------ Text ------

The close-up camera focus was disappointing AGAIN. I’ll try something else next time.

I am also getting advice to fix the audio echo. <sigh>

I’ll keep making mistakes but I’ll try to make new ones every time, okay?

Live = You never know what will happen but I still felt sad when I watched the replay this time.

If you had trouble seeing the stitching, there is an olde Inklingo video on YouTube which shows Circling the Intersection.

 

Silent Garden quilt stars

Yesterday, I tried to get over my disappointment by sewing 6 more stars.

I’m limited by the amount of fabric to only 57 stars. I wish I had more. I have 19 of 57 finished, so I’m a third of the way there. It is going to be gorgeous, don’t you think? Thank you, Willyne Hammerstein!

I combined hand and machine piecing (hybrid piecing) yesterday. Each star block goes very fast, especially  when I’m not on camera, trying to talk and manage cameras at the same time.

 

Barb Clark TX fussy star

AS PROMISED—LINKS MENTIONED IN THE LIVE VIDEO
Driveway Barb’s Blog – Barb Clark teaches Inklingo in the Fort Worth area of Texas. She has been using Inklingo for years and shows her amazing fussy cutting (above) on the blog. You can ask her why I call her Driveway Barb.

------ Data provided ------

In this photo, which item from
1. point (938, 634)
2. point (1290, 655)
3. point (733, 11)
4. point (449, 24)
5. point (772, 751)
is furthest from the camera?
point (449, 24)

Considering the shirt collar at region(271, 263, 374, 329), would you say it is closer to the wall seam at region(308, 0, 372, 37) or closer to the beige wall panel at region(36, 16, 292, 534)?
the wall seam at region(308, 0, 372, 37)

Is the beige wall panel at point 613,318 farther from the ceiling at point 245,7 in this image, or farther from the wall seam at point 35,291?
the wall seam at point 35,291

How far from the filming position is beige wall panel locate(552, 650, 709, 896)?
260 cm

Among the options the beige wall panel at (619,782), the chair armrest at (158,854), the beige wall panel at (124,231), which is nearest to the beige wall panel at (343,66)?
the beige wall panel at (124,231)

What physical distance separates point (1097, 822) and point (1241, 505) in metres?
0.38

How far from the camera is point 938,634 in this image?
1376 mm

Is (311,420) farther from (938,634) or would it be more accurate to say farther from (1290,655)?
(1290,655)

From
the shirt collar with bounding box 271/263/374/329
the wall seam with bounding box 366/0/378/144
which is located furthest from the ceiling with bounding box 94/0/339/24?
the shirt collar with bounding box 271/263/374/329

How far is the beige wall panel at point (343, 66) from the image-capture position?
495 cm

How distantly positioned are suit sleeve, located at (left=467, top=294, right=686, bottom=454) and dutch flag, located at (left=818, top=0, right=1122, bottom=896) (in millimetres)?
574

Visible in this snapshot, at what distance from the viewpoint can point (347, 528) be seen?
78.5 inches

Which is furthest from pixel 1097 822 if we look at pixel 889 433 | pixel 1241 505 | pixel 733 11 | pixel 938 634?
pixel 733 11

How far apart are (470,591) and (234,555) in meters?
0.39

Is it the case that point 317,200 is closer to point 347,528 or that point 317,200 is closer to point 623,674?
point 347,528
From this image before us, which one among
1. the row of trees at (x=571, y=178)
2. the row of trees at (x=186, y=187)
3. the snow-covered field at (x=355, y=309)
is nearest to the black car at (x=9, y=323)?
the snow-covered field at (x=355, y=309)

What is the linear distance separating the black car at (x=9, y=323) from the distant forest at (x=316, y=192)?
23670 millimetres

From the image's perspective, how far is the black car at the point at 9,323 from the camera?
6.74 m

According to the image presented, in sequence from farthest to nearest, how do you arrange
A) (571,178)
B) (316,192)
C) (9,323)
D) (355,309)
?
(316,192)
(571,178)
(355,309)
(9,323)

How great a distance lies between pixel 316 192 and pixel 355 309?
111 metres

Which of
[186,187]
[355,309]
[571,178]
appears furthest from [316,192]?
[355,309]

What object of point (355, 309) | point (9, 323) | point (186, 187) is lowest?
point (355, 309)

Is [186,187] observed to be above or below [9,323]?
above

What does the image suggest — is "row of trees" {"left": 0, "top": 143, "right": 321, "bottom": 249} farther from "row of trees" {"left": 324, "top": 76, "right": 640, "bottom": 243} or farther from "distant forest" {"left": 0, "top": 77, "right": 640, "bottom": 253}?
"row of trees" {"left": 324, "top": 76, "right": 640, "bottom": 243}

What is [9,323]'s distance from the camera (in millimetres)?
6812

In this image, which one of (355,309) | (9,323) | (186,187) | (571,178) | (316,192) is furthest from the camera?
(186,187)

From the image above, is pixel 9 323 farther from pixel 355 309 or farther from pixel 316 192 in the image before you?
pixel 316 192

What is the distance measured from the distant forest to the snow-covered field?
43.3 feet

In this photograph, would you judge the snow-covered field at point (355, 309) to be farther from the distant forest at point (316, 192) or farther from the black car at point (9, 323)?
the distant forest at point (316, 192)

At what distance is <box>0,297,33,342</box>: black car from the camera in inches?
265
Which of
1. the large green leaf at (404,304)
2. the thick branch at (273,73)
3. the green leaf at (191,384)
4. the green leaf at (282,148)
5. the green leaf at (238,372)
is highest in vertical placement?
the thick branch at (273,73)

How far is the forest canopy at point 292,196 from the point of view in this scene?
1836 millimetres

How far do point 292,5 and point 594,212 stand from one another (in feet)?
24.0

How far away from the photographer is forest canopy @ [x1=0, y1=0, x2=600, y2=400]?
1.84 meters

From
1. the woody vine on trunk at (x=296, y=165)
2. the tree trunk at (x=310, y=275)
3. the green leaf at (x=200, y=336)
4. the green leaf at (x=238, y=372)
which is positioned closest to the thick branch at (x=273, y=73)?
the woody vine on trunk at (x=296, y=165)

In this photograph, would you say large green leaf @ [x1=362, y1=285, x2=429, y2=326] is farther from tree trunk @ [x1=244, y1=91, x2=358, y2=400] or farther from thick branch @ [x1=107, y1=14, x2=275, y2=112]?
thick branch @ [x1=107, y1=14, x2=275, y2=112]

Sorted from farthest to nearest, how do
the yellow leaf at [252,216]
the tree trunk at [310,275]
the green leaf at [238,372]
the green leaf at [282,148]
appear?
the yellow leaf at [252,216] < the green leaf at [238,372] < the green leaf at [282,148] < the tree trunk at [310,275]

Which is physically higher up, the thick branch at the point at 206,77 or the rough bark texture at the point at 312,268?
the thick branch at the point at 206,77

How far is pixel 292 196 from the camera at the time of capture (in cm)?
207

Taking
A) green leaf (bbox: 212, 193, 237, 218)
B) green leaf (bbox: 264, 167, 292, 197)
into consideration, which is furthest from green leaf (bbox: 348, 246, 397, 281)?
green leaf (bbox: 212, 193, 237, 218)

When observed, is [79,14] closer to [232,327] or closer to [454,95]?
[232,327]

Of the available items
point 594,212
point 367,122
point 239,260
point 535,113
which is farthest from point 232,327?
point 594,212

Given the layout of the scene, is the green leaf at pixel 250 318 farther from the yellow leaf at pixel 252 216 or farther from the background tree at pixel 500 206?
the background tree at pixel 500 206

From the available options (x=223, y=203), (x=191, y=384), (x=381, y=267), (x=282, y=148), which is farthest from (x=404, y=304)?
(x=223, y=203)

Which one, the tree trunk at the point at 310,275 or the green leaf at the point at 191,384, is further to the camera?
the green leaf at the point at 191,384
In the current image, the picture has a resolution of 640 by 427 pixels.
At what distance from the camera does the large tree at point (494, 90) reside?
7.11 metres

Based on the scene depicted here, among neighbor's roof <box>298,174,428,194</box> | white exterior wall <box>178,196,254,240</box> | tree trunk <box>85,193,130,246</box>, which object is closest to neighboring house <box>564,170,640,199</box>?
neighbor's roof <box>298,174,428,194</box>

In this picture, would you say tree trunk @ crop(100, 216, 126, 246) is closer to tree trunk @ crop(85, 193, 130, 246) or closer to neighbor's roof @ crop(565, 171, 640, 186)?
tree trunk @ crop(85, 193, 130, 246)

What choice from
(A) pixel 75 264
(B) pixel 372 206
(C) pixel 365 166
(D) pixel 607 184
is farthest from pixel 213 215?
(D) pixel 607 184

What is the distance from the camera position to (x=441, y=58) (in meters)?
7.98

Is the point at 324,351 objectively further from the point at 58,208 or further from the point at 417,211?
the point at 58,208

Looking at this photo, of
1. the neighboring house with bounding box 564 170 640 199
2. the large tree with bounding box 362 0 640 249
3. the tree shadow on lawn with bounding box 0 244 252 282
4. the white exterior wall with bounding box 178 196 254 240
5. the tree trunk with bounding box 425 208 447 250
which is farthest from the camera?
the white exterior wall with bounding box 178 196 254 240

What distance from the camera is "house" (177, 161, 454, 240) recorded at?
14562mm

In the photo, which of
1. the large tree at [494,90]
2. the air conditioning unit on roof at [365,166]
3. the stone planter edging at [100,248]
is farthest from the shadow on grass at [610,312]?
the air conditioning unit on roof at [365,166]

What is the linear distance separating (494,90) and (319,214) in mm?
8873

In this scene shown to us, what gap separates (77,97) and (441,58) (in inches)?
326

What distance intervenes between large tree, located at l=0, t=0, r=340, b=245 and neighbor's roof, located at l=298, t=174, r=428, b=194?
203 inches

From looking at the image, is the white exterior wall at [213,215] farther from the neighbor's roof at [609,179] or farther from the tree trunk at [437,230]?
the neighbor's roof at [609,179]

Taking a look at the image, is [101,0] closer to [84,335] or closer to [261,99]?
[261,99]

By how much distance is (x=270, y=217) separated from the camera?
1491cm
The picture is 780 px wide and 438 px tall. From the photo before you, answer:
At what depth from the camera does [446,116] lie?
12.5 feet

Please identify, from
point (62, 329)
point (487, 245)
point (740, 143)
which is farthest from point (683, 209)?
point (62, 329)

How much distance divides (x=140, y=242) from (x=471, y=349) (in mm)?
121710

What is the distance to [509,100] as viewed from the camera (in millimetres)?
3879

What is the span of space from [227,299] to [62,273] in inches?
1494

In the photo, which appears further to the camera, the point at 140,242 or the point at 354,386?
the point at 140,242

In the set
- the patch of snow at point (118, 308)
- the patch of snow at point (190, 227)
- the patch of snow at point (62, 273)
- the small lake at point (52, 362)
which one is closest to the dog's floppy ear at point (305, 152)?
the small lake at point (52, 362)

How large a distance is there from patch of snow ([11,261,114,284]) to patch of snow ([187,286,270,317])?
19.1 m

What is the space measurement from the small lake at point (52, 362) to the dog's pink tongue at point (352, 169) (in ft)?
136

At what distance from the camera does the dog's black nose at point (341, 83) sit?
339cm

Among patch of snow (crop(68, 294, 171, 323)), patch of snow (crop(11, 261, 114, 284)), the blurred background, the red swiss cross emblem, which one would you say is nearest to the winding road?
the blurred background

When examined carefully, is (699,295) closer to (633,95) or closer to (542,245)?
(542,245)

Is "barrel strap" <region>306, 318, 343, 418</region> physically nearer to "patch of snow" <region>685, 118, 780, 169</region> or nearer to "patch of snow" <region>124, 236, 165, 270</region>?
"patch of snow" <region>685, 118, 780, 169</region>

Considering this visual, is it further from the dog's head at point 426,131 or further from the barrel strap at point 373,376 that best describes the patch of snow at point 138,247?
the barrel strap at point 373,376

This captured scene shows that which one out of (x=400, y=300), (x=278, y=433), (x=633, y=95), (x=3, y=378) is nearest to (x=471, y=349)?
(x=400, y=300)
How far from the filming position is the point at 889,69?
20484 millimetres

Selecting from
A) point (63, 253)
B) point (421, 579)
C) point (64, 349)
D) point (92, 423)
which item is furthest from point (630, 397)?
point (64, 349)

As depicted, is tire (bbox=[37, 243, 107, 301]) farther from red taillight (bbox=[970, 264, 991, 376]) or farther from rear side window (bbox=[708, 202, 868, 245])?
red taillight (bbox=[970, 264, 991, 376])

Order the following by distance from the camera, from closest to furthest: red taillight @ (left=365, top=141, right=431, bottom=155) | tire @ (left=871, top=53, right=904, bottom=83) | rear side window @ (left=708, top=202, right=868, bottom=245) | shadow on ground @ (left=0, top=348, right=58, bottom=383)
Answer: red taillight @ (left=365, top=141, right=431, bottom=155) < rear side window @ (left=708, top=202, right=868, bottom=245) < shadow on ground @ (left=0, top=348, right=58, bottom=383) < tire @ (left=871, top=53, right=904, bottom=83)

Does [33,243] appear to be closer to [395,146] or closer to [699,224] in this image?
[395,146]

------

(Task requirements)
A. Answer these questions about the quilting blog post:
(i) How many of the 57 stars are finished?
(ii) In what area does Barb Clark teach Inklingo?
(iii) What does the older Inklingo video on YouTube show?
B. Write out the listing from its first line up to and including the line with "78.5 inches", substituting "camera position" for "filming position" and leaving everything else unchanged.

(Exercise solutions)
A.
(i) 19
(ii) The Fort Worth area of Texas
(iii) Circling the Intersection

B.
In this photo, which item from
1. point (938, 634)
2. point (1290, 655)
3. point (733, 11)
4. point (449, 24)
5. point (772, 751)
is furthest from the camera?
point (449, 24)

Considering the shirt collar at region(271, 263, 374, 329), would you say it is closer to the wall seam at region(308, 0, 372, 37) or closer to the beige wall panel at region(36, 16, 292, 534)?
the wall seam at region(308, 0, 372, 37)

Is the beige wall panel at point 613,318 farther from the ceiling at point 245,7 in this image, or farther from the wall seam at point 35,291?
the wall seam at point 35,291

How far from the camera position is beige wall panel locate(552, 650, 709, 896)?
260 cm

Among the options the beige wall panel at (619,782), the chair armrest at (158,854), the beige wall panel at (124,231), which is nearest to the beige wall panel at (343,66)?
the beige wall panel at (124,231)

What physical distance separates point (1097, 822) and point (1241, 505) in metres?
0.38

How far from the camera is point 938,634 in this image?
1376 mm

Is (311,420) farther from (938,634) or would it be more accurate to say farther from (1290,655)?
(1290,655)

From
the shirt collar with bounding box 271/263/374/329
the wall seam with bounding box 366/0/378/144
which is located furthest from the ceiling with bounding box 94/0/339/24?
the shirt collar with bounding box 271/263/374/329

How far is the beige wall panel at point (343, 66) from the image-capture position?
495 cm

How distantly positioned are suit sleeve, located at (left=467, top=294, right=686, bottom=454) and dutch flag, located at (left=818, top=0, right=1122, bottom=896) (in millimetres)?
574

Visible in this snapshot, at what distance from the viewpoint can point (347, 528) be seen?
78.5 inches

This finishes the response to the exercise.